- **Quoted text**
————

Sunday, September 30, 2007

The Men of Acme, 1956

Authoritative 1950's-style announcer voice: "Remember this, folks! When better markets are built, Acme Men will build them! Just look at these Acme Men...Men of foresight...Men of ingenuity...Men of zeal!"*

Zeal notwithstanding, Acme’s late 1950’s stores were fairly plain as a rule, with the only standout aspect being the “Acme Markets” logo (which by this time had evolved into a cool automobile fender-style script) above the awnings. The example shown below in a 1957 photo is typical of the period and portrays the design seen in a multitude of shopping center and free-standing Acme locations. From an architectural standpoint, much more interesting things would come from Acme in the 1960's.

Acme closed the 1950's with 870 stores, of which only 50 remained of the service type, the rest being self -service, and nearly $900 million in fiscal 1959 sales. Acme's co-founder and longtime president Samuel Robinson passed away in 1958.

*Not an actual commercial.

Friday, September 28, 2007

Acme Markets Nighthawks, Early 1950's

Nice 1954 artist's rendering of an Acme Market, neon blazing at night. Kind of reminiscent of Edward Hopper’s famous painting “Nighthawks”, isn’t it? I mean, except for the setting being a grocery store instead of a café…and the location probably a shopping center instead of a dimly lit downtown street…and a larger group depicted instead of three brooding, lonely patrons and a soda jerk…Ok, let’s forget that comparison.

The picture, based on this prototype, does show that by the early 50’s, Acme was moving into larger footprint stores and designing to blend into shopping centers.

————

- **Requirements**
A – For each statement about the Acme Markets text, answer yes or no depending on whether the text agrees with it, and quote the deciding words from the text exactly: (i) Acme ended the 1950's with 870 stores; (ii) Samuel Robinson died in 1956; (iii) the 1954 artist's rendering shows an Acme Market at night.
B – Duplicate the Acme Markets text exactly, starting at "The picture, based" and ending at "into shopping centers.".
The records after this point come from a different source.

————

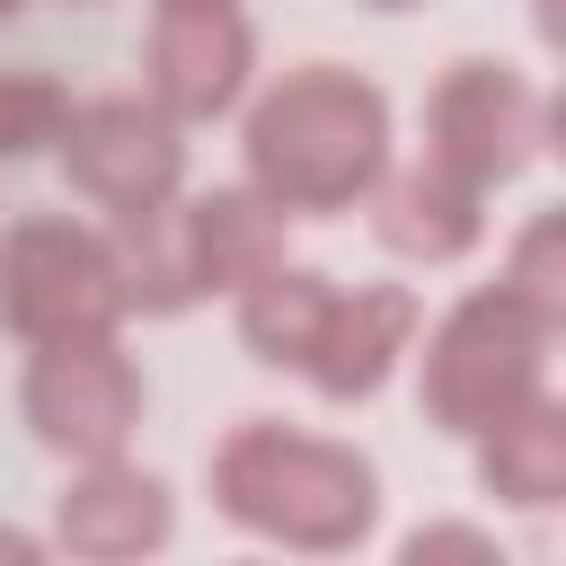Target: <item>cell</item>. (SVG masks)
<instances>
[{"label":"cell","mask_w":566,"mask_h":566,"mask_svg":"<svg viewBox=\"0 0 566 566\" xmlns=\"http://www.w3.org/2000/svg\"><path fill=\"white\" fill-rule=\"evenodd\" d=\"M203 495L230 531L301 557H345L380 531V469L371 451L283 424V416H239L203 451Z\"/></svg>","instance_id":"obj_1"},{"label":"cell","mask_w":566,"mask_h":566,"mask_svg":"<svg viewBox=\"0 0 566 566\" xmlns=\"http://www.w3.org/2000/svg\"><path fill=\"white\" fill-rule=\"evenodd\" d=\"M248 186L283 212H354L389 168V88L354 62H292L239 115Z\"/></svg>","instance_id":"obj_2"},{"label":"cell","mask_w":566,"mask_h":566,"mask_svg":"<svg viewBox=\"0 0 566 566\" xmlns=\"http://www.w3.org/2000/svg\"><path fill=\"white\" fill-rule=\"evenodd\" d=\"M416 336H424V354H416V407H424V424H442V433H460V442L548 389L557 318H548L539 301H522L513 283L460 292V301H451L433 327H416Z\"/></svg>","instance_id":"obj_3"},{"label":"cell","mask_w":566,"mask_h":566,"mask_svg":"<svg viewBox=\"0 0 566 566\" xmlns=\"http://www.w3.org/2000/svg\"><path fill=\"white\" fill-rule=\"evenodd\" d=\"M124 265H115V230L71 221V212H18L0 230V327L18 345L44 336H88V327H124Z\"/></svg>","instance_id":"obj_4"},{"label":"cell","mask_w":566,"mask_h":566,"mask_svg":"<svg viewBox=\"0 0 566 566\" xmlns=\"http://www.w3.org/2000/svg\"><path fill=\"white\" fill-rule=\"evenodd\" d=\"M142 407H150V380H142V363L124 354V336H115V327L27 345V371H18V416H27L35 451H53L62 469H71V460L133 451Z\"/></svg>","instance_id":"obj_5"},{"label":"cell","mask_w":566,"mask_h":566,"mask_svg":"<svg viewBox=\"0 0 566 566\" xmlns=\"http://www.w3.org/2000/svg\"><path fill=\"white\" fill-rule=\"evenodd\" d=\"M53 159L71 177L80 203H97L106 221H142V212H168L186 195V124L159 115L150 97H71L62 133H53Z\"/></svg>","instance_id":"obj_6"},{"label":"cell","mask_w":566,"mask_h":566,"mask_svg":"<svg viewBox=\"0 0 566 566\" xmlns=\"http://www.w3.org/2000/svg\"><path fill=\"white\" fill-rule=\"evenodd\" d=\"M548 150V97L504 53H460L424 88V159L460 168L469 186H504L522 159Z\"/></svg>","instance_id":"obj_7"},{"label":"cell","mask_w":566,"mask_h":566,"mask_svg":"<svg viewBox=\"0 0 566 566\" xmlns=\"http://www.w3.org/2000/svg\"><path fill=\"white\" fill-rule=\"evenodd\" d=\"M256 80V27L239 0H203V9H150L142 35V97L177 124H212L248 97Z\"/></svg>","instance_id":"obj_8"},{"label":"cell","mask_w":566,"mask_h":566,"mask_svg":"<svg viewBox=\"0 0 566 566\" xmlns=\"http://www.w3.org/2000/svg\"><path fill=\"white\" fill-rule=\"evenodd\" d=\"M416 327H424V301L407 283H336L292 380H310V398H327V407H363L416 354Z\"/></svg>","instance_id":"obj_9"},{"label":"cell","mask_w":566,"mask_h":566,"mask_svg":"<svg viewBox=\"0 0 566 566\" xmlns=\"http://www.w3.org/2000/svg\"><path fill=\"white\" fill-rule=\"evenodd\" d=\"M168 539H177V486L159 469H142L133 451L62 469V486H53V548H71L88 566H133V557H159Z\"/></svg>","instance_id":"obj_10"},{"label":"cell","mask_w":566,"mask_h":566,"mask_svg":"<svg viewBox=\"0 0 566 566\" xmlns=\"http://www.w3.org/2000/svg\"><path fill=\"white\" fill-rule=\"evenodd\" d=\"M168 230H177V256H186L195 301H230V292L256 283L274 256H292V212L265 203L256 186H203V195H177V203H168Z\"/></svg>","instance_id":"obj_11"},{"label":"cell","mask_w":566,"mask_h":566,"mask_svg":"<svg viewBox=\"0 0 566 566\" xmlns=\"http://www.w3.org/2000/svg\"><path fill=\"white\" fill-rule=\"evenodd\" d=\"M363 203H371V239L398 265H451L486 239V186H469L460 168H442L424 150L407 168H380Z\"/></svg>","instance_id":"obj_12"},{"label":"cell","mask_w":566,"mask_h":566,"mask_svg":"<svg viewBox=\"0 0 566 566\" xmlns=\"http://www.w3.org/2000/svg\"><path fill=\"white\" fill-rule=\"evenodd\" d=\"M469 469H478V486H486L495 504L548 513V504L566 495V416H557V398L539 389V398H522L513 416L478 424V433H469Z\"/></svg>","instance_id":"obj_13"},{"label":"cell","mask_w":566,"mask_h":566,"mask_svg":"<svg viewBox=\"0 0 566 566\" xmlns=\"http://www.w3.org/2000/svg\"><path fill=\"white\" fill-rule=\"evenodd\" d=\"M327 292H336V274H318L301 256H274L256 283L230 292V327H239V345L265 371H292L301 345H310V327H318V310H327Z\"/></svg>","instance_id":"obj_14"},{"label":"cell","mask_w":566,"mask_h":566,"mask_svg":"<svg viewBox=\"0 0 566 566\" xmlns=\"http://www.w3.org/2000/svg\"><path fill=\"white\" fill-rule=\"evenodd\" d=\"M62 115H71V88H62L53 71H35V62H9V71H0V168L53 150Z\"/></svg>","instance_id":"obj_15"},{"label":"cell","mask_w":566,"mask_h":566,"mask_svg":"<svg viewBox=\"0 0 566 566\" xmlns=\"http://www.w3.org/2000/svg\"><path fill=\"white\" fill-rule=\"evenodd\" d=\"M495 283H513L522 301H539L548 318H566V221H557V203H539L522 230H513V248H504V274Z\"/></svg>","instance_id":"obj_16"},{"label":"cell","mask_w":566,"mask_h":566,"mask_svg":"<svg viewBox=\"0 0 566 566\" xmlns=\"http://www.w3.org/2000/svg\"><path fill=\"white\" fill-rule=\"evenodd\" d=\"M398 557L407 566H504V539L486 522H416L398 539Z\"/></svg>","instance_id":"obj_17"},{"label":"cell","mask_w":566,"mask_h":566,"mask_svg":"<svg viewBox=\"0 0 566 566\" xmlns=\"http://www.w3.org/2000/svg\"><path fill=\"white\" fill-rule=\"evenodd\" d=\"M53 557V531H27V522H0V566H44Z\"/></svg>","instance_id":"obj_18"},{"label":"cell","mask_w":566,"mask_h":566,"mask_svg":"<svg viewBox=\"0 0 566 566\" xmlns=\"http://www.w3.org/2000/svg\"><path fill=\"white\" fill-rule=\"evenodd\" d=\"M150 9H203V0H150Z\"/></svg>","instance_id":"obj_19"},{"label":"cell","mask_w":566,"mask_h":566,"mask_svg":"<svg viewBox=\"0 0 566 566\" xmlns=\"http://www.w3.org/2000/svg\"><path fill=\"white\" fill-rule=\"evenodd\" d=\"M18 9H27V0H0V18H18Z\"/></svg>","instance_id":"obj_20"},{"label":"cell","mask_w":566,"mask_h":566,"mask_svg":"<svg viewBox=\"0 0 566 566\" xmlns=\"http://www.w3.org/2000/svg\"><path fill=\"white\" fill-rule=\"evenodd\" d=\"M371 9H416V0H371Z\"/></svg>","instance_id":"obj_21"},{"label":"cell","mask_w":566,"mask_h":566,"mask_svg":"<svg viewBox=\"0 0 566 566\" xmlns=\"http://www.w3.org/2000/svg\"><path fill=\"white\" fill-rule=\"evenodd\" d=\"M539 27H548V0H539Z\"/></svg>","instance_id":"obj_22"}]
</instances>
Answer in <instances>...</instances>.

————

- **Answers for this exercise**
A –
(i) Yes: "Acme closed the 1950's with 870 stores"
(ii) No: "Acme's co-founder and longtime president Samuel Robinson passed away in 1958."
(iii) Yes: "Nice 1954 artist's rendering of an Acme Market, neon blazing at night."

B –
The picture, based on this prototype, does show that by the early 50’s, Acme was moving into larger footprint stores and designing to blend into shopping centers.